### Goal:
The data follows this line. Copy verbatim the line with "Is [38,252] closer" and each line after it to the end.

[START OF Data for this task]

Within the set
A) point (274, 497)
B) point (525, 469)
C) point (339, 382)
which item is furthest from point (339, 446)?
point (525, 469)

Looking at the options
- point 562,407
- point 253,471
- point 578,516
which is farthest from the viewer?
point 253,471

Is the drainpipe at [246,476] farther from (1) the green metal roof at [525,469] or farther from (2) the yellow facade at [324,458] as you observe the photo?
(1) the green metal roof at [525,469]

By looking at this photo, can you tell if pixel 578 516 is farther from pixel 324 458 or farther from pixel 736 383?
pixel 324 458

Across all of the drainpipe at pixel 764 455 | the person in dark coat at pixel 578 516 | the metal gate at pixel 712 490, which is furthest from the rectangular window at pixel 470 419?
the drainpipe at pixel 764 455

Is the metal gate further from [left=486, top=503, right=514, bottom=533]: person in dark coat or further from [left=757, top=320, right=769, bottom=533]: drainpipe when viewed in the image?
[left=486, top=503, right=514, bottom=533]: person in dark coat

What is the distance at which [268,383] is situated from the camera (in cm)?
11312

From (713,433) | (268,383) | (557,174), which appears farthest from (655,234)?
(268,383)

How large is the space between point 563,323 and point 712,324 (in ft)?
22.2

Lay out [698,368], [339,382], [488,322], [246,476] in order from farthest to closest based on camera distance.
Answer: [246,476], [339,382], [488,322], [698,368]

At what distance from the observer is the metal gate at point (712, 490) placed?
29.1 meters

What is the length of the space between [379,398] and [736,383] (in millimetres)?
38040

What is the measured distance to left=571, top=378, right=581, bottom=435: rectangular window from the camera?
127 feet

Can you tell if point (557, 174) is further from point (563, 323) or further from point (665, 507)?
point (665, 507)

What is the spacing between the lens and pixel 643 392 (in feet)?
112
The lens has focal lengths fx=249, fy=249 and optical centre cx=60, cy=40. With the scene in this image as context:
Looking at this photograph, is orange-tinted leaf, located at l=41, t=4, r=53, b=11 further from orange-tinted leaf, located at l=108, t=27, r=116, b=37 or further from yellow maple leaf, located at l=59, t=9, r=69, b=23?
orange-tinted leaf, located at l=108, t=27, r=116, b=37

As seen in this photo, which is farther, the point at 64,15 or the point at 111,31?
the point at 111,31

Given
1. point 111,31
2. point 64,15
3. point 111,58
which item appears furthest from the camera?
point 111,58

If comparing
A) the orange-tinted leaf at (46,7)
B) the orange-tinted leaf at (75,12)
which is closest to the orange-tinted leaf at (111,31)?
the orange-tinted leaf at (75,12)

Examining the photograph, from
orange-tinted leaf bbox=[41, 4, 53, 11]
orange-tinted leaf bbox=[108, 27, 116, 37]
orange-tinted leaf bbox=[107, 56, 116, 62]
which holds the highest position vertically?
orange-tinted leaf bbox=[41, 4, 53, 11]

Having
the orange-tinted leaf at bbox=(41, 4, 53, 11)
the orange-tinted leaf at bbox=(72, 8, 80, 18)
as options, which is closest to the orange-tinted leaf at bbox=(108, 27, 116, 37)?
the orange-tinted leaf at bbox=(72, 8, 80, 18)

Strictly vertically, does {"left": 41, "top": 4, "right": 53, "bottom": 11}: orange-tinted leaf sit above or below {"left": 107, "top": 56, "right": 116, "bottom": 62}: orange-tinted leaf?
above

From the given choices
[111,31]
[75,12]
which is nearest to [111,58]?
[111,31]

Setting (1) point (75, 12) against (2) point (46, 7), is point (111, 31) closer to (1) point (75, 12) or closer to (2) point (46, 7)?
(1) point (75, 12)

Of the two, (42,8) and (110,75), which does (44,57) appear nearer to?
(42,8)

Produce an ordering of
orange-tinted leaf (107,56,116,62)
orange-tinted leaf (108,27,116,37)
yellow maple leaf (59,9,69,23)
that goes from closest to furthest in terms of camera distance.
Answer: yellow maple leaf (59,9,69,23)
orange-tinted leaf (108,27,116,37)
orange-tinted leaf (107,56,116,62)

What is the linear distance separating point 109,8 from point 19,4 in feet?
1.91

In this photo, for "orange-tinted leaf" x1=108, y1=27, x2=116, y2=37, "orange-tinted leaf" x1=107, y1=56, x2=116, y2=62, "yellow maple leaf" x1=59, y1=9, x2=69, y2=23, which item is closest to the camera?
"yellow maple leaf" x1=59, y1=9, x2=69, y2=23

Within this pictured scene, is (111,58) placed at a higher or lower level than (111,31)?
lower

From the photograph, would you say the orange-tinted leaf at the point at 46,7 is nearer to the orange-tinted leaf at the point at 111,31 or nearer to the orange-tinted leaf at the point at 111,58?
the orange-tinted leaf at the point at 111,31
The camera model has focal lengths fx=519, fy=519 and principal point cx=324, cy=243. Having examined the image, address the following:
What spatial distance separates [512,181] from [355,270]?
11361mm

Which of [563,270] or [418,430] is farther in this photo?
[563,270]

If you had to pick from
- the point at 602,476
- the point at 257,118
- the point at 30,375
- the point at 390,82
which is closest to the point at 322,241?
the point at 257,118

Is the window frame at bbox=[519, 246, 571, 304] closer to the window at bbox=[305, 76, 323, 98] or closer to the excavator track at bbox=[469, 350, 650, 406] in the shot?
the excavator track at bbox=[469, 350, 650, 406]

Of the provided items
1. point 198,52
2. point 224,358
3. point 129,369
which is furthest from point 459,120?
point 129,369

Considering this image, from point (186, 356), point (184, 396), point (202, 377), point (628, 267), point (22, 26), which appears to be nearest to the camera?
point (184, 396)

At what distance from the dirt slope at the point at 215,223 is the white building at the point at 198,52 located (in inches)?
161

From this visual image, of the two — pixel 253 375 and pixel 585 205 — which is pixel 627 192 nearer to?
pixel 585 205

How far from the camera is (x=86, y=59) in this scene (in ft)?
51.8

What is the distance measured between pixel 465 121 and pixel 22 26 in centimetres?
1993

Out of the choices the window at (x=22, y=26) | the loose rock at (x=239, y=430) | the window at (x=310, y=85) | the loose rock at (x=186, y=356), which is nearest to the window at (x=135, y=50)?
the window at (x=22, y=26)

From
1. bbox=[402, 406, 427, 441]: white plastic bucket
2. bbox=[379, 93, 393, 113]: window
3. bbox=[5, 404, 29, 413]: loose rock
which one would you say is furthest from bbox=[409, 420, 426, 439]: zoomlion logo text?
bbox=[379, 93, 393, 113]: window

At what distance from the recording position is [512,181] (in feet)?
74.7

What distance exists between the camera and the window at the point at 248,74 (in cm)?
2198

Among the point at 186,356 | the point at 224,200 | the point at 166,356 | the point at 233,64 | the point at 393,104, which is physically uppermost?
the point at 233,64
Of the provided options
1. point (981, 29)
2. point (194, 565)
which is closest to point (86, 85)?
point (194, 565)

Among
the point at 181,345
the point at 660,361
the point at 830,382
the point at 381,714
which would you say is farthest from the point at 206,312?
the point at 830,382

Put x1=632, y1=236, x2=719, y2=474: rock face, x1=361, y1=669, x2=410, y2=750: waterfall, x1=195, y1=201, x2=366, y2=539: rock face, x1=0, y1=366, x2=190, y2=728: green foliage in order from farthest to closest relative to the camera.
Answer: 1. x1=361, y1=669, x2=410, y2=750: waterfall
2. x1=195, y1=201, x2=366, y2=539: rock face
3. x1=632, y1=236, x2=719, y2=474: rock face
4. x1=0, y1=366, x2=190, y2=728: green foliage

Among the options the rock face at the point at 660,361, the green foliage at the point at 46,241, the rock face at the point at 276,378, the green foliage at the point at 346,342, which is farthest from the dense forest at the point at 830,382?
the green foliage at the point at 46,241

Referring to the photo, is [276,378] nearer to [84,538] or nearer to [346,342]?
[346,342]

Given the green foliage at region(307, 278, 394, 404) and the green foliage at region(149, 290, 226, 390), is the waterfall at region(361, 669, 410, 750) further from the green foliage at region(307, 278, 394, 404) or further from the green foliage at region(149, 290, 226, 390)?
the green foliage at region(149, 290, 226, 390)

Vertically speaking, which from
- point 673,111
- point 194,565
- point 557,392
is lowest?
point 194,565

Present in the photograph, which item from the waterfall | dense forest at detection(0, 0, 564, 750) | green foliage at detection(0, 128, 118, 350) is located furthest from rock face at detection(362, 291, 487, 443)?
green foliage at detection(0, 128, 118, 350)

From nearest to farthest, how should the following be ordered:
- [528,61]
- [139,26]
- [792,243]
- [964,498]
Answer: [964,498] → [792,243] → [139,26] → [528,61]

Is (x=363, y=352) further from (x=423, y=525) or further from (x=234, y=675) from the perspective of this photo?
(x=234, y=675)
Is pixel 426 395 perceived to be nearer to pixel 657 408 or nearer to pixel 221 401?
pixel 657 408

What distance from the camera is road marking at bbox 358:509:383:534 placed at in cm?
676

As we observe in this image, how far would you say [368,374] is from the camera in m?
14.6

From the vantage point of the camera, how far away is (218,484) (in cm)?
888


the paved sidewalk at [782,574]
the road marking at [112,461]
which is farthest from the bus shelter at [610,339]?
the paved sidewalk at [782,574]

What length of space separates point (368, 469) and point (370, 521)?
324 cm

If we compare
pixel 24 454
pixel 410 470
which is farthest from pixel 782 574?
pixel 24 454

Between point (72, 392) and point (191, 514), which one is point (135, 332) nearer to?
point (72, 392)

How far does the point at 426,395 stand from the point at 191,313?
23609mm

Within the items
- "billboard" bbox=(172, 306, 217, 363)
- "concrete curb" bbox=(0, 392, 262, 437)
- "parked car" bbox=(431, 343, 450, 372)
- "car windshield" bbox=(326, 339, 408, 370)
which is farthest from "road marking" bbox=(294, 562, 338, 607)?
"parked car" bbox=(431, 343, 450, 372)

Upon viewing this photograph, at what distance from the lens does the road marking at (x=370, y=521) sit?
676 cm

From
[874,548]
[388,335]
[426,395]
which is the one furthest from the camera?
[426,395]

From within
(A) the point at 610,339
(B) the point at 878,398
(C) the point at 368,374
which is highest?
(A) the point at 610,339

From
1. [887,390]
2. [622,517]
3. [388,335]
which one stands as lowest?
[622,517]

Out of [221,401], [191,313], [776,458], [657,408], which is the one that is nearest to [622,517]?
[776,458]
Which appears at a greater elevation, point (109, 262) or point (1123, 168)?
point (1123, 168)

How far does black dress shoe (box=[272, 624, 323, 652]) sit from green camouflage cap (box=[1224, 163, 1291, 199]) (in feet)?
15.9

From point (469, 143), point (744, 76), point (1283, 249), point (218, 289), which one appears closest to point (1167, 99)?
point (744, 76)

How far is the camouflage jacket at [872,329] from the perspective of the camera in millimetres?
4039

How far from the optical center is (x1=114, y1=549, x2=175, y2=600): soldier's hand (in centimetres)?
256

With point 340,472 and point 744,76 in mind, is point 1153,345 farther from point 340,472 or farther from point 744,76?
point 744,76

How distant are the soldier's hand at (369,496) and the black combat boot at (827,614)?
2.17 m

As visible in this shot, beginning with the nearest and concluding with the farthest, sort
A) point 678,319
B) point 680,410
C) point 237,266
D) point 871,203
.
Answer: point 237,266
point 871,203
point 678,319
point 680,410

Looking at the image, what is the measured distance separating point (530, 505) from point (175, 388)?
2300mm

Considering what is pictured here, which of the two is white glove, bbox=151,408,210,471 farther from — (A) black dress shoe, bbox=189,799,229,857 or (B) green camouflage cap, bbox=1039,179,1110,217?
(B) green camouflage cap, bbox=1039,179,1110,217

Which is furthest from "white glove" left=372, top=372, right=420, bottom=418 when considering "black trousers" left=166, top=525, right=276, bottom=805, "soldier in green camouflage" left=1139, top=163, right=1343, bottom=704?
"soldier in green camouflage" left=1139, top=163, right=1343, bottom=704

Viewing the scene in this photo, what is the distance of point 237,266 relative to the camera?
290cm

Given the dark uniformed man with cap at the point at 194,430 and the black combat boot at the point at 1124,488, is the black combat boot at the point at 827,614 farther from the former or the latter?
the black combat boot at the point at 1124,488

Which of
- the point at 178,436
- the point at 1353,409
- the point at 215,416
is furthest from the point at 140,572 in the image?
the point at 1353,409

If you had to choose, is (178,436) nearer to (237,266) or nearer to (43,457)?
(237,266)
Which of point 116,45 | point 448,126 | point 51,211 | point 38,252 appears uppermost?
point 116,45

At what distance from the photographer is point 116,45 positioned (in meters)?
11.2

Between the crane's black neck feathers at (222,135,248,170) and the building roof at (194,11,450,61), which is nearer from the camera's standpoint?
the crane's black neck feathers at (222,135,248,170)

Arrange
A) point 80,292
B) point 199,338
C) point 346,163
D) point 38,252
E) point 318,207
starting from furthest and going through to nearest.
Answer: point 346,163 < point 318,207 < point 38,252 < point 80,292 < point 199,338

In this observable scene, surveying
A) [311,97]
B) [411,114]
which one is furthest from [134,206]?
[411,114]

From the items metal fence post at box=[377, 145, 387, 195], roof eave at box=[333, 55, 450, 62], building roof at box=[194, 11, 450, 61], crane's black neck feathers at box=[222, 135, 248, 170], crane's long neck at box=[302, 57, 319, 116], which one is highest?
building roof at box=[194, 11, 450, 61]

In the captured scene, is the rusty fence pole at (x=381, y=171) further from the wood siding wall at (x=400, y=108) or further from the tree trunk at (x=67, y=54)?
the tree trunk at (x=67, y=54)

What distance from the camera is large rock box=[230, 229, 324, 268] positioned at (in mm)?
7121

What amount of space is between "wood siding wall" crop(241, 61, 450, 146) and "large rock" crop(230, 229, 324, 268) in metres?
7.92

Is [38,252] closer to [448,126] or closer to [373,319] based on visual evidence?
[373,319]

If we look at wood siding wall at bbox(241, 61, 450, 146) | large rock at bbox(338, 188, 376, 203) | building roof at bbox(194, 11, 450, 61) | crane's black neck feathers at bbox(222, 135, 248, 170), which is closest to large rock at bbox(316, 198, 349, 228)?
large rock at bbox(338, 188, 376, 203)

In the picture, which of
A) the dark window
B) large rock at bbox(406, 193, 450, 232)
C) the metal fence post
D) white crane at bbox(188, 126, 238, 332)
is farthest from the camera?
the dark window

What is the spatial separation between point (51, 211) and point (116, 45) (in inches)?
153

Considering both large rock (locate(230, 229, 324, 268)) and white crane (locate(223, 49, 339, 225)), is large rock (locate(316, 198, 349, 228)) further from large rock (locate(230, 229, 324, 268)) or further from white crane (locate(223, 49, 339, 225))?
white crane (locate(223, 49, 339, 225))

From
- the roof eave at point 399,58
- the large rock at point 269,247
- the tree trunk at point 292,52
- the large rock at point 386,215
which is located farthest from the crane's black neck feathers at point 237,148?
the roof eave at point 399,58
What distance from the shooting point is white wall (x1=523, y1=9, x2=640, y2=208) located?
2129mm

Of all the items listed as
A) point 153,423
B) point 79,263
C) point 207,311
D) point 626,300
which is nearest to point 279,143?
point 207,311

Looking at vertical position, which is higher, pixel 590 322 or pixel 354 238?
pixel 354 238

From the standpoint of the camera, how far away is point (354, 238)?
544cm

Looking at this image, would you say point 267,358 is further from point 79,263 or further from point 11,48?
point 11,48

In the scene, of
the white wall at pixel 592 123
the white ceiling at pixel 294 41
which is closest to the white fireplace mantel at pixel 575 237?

[END OF Data for this task]

### Reply to the exercise:
Is [38,252] closer to [448,126] or closer to [373,319] based on visual evidence?
[373,319]

If we look at wood siding wall at bbox(241, 61, 450, 146) | large rock at bbox(338, 188, 376, 203) | building roof at bbox(194, 11, 450, 61) | crane's black neck feathers at bbox(222, 135, 248, 170), which is closest to large rock at bbox(316, 198, 349, 228)?
large rock at bbox(338, 188, 376, 203)

In the picture, which of
A) the dark window
B) large rock at bbox(406, 193, 450, 232)
C) the metal fence post
D) white crane at bbox(188, 126, 238, 332)
is farthest from the camera?
the dark window

What is the spatial separation between point (51, 211) and point (116, 45) (in inches)?
153

Considering both large rock (locate(230, 229, 324, 268)) and white crane (locate(223, 49, 339, 225)), is large rock (locate(316, 198, 349, 228)) further from large rock (locate(230, 229, 324, 268)) or further from white crane (locate(223, 49, 339, 225))?
white crane (locate(223, 49, 339, 225))

From
- the roof eave at point 399,58
- the large rock at point 269,247
- the tree trunk at point 292,52
- the large rock at point 386,215
which is located farthest from the crane's black neck feathers at point 237,148?
the roof eave at point 399,58
What distance from the shooting point is white wall (x1=523, y1=9, x2=640, y2=208) located?
2129mm

Of all the items listed as
A) point 153,423
B) point 79,263
C) point 207,311
D) point 626,300
which is nearest to point 279,143?
point 207,311

Looking at vertical position, which is higher, pixel 590 322 or pixel 354 238?
pixel 354 238

From the standpoint of the camera, how far away is point (354, 238)?
544cm

Looking at this image, would you say point 267,358 is further from point 79,263 or further from point 11,48?
point 11,48

In the scene, of
the white wall at pixel 592 123
the white ceiling at pixel 294 41
which is closest to the white fireplace mantel at pixel 575 237?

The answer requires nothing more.